§ **TEXTAUSZUG**:
Peter hat recht, wir sind zu weit abgeschweift. Zurück zu Deiner Frage:
1. Ich kann leider mangels entsprechender Vorkenntnisse tonale von atonaler usw. Musik nicht ohne weiteres unterscheiden. Die Definitionen von Edwin sind für mich schon nachvollziehbar, aber am besten wäre es, wenn man das an Hand von Tonbeispielen erklären könnte. Ich würde die Zusammenhänge gern verstehen und halte die Kenntnis auch für notwendig.
2. Dennoch halte ich diese Unterscheidungen in Zusammenhang mit Deiner Eingangsfrage insofern für zweitrangig, als sie meines Erachtens lediglich die Technik und den Aufbau einer Komposition betrifft. Aus diesem Satz kannst du entnehmen, daß entgegen meiner (eher scherzhaft gemeinten ) obigen Bemerkung " wahre" Musik keine Tonalität voraussetzt. Ebenso wie Du, habe auch ich grundsätzlich vom Hörempfinden her keine Probleme mit atonaler Musik, allenfalls der Zugang ist etwas ungewohnter als bei der tonalen Musik. Natürlich ist für mich der Zugang zu Musik von Beethoven, Schubert oder Schumann erheblich einfacher, aber ich höre ebensogern Takemitsu, Kancheli oder andere moderne Musik. Sie muß nicht mit "Schönklang" verbunden sein (obwohl ich den umgekehrten Fehler auch vermeiden möchte, zum Beispiel die Musik Pärts abzulehnen, nur weil sie leichter zugänglich ist als zum Beispiel Schnittke, Ustvolskaja oder Gubaidulina).

§ **AUFGABENSTELLUNG**:
Stimmen diese Aussagen mit dem Textauszug überein? Antworte jeweils mit Ja oder Nein und zitiere die entscheidenden Worte wörtlich.
1. Tonale und atonale Musik kann die schreibende Person ohne weiteres unterscheiden.
2. „Wahre“ Musik setzt keine Tonalität voraus.
3. Die schreibende Person lehnt die Musik Pärts ab, weil sie leichter zugänglich ist.
Die Daten stammen aus einer anderen Quelle als der Textauszug.

§ **BEREITGESTELLTE DATEN**:
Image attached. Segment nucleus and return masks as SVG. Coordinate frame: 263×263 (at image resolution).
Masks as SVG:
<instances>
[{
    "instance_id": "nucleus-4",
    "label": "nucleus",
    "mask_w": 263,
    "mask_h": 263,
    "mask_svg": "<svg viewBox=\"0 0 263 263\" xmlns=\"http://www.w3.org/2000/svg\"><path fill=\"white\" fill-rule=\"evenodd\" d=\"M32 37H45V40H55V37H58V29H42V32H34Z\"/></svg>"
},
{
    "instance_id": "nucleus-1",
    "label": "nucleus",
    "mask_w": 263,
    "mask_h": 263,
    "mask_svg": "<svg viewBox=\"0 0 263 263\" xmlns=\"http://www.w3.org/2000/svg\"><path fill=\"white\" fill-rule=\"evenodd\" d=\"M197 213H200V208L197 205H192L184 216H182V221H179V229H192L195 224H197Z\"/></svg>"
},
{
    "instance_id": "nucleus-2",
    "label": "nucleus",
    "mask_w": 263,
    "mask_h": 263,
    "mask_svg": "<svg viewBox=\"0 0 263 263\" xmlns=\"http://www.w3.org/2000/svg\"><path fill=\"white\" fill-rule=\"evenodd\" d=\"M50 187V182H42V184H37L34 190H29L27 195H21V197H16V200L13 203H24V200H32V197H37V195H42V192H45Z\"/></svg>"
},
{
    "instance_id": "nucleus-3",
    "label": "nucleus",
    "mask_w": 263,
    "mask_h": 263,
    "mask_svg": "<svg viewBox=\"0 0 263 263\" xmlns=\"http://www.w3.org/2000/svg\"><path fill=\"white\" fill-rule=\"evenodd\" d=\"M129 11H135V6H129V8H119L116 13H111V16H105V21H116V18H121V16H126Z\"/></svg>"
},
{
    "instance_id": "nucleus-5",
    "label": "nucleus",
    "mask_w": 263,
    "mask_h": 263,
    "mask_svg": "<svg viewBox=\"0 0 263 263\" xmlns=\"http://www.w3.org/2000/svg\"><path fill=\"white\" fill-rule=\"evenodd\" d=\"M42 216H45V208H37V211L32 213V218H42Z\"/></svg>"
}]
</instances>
...
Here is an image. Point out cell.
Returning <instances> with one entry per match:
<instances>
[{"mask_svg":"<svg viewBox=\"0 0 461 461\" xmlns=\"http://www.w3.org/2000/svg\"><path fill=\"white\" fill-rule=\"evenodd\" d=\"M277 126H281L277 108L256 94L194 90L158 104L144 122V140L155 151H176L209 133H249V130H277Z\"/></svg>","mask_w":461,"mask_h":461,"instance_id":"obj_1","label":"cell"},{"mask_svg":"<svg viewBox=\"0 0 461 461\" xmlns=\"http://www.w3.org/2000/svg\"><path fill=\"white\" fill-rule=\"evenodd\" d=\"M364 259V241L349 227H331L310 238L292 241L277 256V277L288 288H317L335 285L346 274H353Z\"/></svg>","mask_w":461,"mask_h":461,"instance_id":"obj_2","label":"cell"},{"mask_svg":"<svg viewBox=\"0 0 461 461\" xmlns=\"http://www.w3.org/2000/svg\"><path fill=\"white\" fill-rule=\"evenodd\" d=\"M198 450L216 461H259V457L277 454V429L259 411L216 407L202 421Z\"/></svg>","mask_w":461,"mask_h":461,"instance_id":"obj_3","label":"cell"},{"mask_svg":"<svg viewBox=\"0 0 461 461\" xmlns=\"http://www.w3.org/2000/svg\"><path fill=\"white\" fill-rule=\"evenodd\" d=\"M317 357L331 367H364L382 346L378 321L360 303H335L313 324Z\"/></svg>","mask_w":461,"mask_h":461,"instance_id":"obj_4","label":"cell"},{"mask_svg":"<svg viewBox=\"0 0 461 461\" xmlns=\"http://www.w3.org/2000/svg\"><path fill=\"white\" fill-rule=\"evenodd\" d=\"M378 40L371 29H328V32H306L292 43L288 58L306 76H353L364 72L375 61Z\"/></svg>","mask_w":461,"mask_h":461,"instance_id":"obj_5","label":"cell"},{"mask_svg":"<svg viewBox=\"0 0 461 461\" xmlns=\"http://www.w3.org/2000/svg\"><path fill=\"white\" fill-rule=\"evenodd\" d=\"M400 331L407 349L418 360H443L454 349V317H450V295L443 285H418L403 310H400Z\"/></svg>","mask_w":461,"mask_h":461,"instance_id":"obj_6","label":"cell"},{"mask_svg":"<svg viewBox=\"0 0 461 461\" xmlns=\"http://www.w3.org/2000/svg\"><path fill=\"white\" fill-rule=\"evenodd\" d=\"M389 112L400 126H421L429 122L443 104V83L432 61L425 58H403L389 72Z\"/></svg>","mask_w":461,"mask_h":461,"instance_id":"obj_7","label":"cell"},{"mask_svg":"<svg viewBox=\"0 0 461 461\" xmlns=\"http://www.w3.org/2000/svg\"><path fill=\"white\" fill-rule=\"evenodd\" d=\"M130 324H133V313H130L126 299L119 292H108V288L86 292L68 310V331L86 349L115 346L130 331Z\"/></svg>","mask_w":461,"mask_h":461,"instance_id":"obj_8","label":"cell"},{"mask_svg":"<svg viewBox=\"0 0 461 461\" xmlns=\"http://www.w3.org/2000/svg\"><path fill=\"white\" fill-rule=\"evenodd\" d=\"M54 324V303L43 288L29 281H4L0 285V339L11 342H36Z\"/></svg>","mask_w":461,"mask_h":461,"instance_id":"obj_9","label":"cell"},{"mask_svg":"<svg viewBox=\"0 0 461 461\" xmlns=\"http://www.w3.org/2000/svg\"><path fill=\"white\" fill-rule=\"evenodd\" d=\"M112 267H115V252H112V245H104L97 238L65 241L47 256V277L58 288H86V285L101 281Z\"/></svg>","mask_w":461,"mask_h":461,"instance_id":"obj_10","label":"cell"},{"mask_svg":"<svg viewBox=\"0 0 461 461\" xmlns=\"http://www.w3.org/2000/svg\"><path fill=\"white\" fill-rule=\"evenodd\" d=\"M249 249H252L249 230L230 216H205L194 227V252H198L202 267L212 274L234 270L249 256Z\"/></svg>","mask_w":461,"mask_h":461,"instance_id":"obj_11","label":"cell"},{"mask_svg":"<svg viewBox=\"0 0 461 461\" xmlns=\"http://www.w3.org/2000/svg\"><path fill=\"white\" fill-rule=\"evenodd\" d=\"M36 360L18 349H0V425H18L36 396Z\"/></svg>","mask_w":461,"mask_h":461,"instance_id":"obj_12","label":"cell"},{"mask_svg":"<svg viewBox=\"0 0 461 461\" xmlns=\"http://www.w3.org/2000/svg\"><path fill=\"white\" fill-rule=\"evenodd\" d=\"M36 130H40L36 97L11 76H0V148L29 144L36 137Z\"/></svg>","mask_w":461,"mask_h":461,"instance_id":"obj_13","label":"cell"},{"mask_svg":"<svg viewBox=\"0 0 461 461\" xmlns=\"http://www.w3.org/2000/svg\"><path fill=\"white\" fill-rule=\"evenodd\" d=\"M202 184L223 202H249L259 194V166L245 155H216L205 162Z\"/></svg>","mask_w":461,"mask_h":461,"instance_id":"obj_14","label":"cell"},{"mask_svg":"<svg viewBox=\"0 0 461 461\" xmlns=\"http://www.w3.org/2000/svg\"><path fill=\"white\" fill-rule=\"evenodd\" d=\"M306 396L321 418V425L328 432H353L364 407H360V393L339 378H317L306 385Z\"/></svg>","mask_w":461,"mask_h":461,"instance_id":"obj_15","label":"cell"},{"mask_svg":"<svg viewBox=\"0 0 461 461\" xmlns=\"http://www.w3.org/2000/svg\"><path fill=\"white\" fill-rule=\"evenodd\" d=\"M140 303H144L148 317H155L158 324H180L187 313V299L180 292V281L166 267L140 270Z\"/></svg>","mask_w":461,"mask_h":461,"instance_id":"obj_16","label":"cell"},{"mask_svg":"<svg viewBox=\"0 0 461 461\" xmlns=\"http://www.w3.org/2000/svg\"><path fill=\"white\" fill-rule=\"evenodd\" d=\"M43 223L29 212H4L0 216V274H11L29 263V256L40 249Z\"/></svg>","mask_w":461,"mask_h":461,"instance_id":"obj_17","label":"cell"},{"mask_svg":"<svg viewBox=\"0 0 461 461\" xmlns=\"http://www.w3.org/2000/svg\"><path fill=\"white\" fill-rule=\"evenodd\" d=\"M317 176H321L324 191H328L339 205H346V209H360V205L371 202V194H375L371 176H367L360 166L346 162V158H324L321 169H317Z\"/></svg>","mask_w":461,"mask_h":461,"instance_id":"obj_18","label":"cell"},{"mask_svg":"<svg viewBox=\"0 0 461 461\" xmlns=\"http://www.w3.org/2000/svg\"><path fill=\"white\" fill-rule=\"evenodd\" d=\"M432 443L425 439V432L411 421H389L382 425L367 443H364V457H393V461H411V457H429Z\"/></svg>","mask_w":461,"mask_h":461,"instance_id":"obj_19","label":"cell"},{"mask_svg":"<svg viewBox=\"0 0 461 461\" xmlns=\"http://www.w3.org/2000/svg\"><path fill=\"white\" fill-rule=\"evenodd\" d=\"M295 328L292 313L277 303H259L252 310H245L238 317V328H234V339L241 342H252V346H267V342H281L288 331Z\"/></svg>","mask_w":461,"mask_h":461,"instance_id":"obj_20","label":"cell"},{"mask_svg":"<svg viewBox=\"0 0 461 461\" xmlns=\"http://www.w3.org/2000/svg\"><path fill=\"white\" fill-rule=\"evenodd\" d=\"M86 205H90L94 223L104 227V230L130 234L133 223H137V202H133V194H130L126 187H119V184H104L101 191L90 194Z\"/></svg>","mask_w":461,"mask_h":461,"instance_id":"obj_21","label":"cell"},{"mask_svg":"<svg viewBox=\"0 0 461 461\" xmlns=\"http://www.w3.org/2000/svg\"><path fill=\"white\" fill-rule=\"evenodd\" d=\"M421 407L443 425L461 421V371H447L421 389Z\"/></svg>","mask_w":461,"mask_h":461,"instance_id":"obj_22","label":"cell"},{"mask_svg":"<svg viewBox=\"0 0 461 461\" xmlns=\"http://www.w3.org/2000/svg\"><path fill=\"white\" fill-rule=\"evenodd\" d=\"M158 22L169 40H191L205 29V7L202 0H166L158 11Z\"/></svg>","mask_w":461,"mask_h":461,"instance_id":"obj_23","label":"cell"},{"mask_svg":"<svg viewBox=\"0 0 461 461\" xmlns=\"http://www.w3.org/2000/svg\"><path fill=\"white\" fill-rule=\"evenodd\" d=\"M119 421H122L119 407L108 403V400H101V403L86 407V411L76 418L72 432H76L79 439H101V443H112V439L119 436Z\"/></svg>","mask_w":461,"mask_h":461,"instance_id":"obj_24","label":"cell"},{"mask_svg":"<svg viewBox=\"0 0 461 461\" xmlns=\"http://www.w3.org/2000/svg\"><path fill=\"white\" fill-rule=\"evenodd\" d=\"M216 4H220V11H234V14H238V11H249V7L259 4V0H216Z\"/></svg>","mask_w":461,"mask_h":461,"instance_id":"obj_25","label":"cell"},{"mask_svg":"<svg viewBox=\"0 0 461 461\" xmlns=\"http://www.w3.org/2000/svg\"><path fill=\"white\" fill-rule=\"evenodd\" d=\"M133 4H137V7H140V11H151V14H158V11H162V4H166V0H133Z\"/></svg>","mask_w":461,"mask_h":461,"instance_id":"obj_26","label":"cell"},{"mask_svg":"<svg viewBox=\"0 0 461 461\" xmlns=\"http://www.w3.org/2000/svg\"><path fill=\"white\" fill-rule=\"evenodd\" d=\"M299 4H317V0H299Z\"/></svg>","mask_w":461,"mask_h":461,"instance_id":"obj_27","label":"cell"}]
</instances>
...
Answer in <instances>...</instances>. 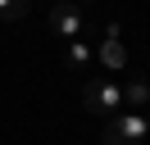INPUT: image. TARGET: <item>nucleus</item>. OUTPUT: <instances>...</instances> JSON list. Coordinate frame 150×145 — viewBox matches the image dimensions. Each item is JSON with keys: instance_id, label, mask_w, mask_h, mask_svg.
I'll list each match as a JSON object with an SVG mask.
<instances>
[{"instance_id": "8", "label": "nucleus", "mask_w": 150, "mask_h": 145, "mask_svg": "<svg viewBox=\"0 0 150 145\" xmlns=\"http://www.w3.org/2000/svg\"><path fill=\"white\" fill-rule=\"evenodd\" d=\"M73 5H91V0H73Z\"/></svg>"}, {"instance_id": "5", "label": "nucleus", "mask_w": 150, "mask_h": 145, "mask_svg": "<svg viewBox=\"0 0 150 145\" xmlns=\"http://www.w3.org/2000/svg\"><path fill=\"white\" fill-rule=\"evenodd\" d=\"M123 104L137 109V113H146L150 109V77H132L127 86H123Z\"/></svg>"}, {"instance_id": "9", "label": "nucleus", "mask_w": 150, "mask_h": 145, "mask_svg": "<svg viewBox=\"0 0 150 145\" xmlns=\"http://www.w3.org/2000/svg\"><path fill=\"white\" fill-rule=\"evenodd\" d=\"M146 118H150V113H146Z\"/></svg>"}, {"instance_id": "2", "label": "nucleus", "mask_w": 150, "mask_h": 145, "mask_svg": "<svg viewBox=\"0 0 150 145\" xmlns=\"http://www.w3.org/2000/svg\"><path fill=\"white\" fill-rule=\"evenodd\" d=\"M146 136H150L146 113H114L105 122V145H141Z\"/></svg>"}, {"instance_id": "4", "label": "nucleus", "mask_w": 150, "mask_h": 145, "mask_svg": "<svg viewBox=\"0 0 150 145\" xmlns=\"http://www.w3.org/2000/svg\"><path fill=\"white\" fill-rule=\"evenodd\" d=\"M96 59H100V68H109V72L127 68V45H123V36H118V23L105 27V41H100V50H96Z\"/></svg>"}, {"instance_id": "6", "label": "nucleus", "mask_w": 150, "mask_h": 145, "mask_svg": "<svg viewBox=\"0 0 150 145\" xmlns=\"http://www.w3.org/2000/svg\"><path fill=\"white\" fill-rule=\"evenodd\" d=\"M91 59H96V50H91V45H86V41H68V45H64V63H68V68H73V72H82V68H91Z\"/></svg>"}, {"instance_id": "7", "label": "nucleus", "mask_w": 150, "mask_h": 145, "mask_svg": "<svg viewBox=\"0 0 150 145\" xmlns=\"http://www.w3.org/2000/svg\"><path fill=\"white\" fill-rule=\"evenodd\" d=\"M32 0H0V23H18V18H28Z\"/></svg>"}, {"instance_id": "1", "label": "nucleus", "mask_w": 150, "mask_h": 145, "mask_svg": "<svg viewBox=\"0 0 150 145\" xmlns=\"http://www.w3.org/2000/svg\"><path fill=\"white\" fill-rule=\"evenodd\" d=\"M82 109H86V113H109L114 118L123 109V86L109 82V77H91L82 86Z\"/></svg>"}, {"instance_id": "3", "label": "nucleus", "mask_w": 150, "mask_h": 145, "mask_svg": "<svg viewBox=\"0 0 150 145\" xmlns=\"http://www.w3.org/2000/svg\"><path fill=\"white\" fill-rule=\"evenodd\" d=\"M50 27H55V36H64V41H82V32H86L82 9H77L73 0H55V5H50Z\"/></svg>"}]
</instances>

§ **ANTWORT ZUR AUFGABE**:
1. Nein: „Ich kann leider mangels entsprechender Vorkenntnisse tonale von atonaler usw. Musik nicht ohne weiteres unterscheiden.“
2. Ja: „" wahre" Musik keine Tonalität voraussetzt“
3. Nein: „obwohl ich den umgekehrten Fehler auch vermeiden möchte, zum Beispiel die Musik Pärts abzulehnen, nur weil sie leichter zugänglich ist“